She said she did not know, but her boyfriend (Edwin, I think) was in jail for it. She said that he did not do it, though. She then asked me if her diagnosis was Multiple Personality Disorder, because sometimes she doesn't remember what she does. I asked her if she meant like the time she threatened to kill/stab me. (This was when she was in Valley Shelter 2 years ago.) She said yes, that's what I mean.

Gail told Millard that she did not believe Millard had been diagnosed as having Multiple Personality Disorder, but questioned Millard as to why Millard would pose such a question. According to the Gail memorandum, Millard responded:

She told me she knows Edwin would not hurt the baby and hinted around that maybe she did it, but didn't remember. I asked about the day that it happened. I asked her if the baby was crying. She told me that he cried all the time, he was colicky [sic]. She said that she just yelled at him to "shut up", but never hit him. She then said that she had started spanking him lately, but that it did not hurt him since he had on a big diaper.

The Gail memorandum further states:

Cassidy was afraid that if she told that she might have done it, she would go to prison when she is 18. I told her that she needed to talk to her attorney. I told her that she would not get the baby back and she said that she knew that. She asked me what would happen to her if it was found that she did hurt the baby. I told her that I didn't know, but more than likely she would go to Toledo until she turned 18.

After discussing the condition of the child, the Gail memorandum indicates that she and Millard further discussed Millard's situation:

Cassidy told me that she has been crying for a week because she does not want her boyfriend to take the fall for this. She said that he is not that kind of guy, not violent. She said that Edwin didn't even take care of the baby that much. She kept saying, "if I did it."

At this point, Gail continued to talk to Millard as if she did do it and was not contradicted. Gail again advised Millard to contact her attorney.

Gail contacted her supervisor about the conversation and forwarded a copy of the memorandum by e-mail to her. The e-mail was then forwarded to Detective Swank. Although Detective Swank spoke with Gail by telephone, he did not interview Millard again. On May 5, the State charged Paredes with child endangerment resulting in serious injury in violation of Iowa Code section 726.6(1)(b) (2003).

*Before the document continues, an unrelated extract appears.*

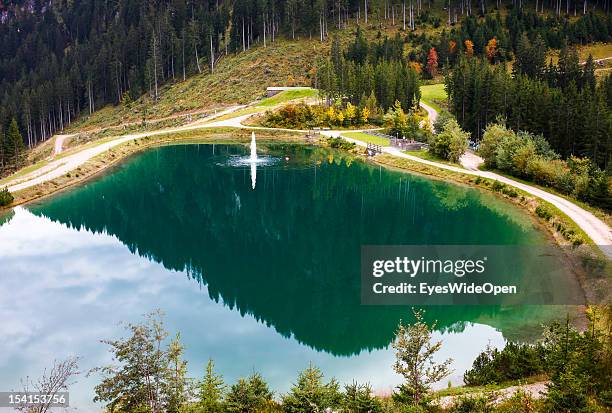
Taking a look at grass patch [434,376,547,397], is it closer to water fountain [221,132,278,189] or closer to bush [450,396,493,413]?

On the day of trial, the State filed a motion in limine to exclude Gail's testimony regarding her conversation with Millard as impermissible hearsay. The motion in limine was considered in chambers, with only a brief record made after the fact. On the record, the State argued that Gail's testimony would constitute inadmissible hearsay. Paredes' counsel did not specifically respond to the State's argument. The court orally sustained the motion.

The next day, Paredes filed a motion to reconsider. Paredes urged that he be allowed to question Detective Swank and DHS employee Bollweg about the memorandum, its contents, and their responses to it. Paredes stated that he was not presenting the evidence for the truth of the matter asserted, but instead argued that the actions of Swank and Bollweg in response to the Gail memorandum revealed the existence of another suspect in the case.

After allowing oral argument on the motion to reconsider, the district court denied it. In a ruling on the record, the district court held that the statements made by Millard in the memorandum were out-ofcourt statements by a declarant who was unavailable to testify. The district court further concluded that the statements did not meet the hearsay exception for statements against interest under Iowa Rule of Evidence 5.804(b)(3).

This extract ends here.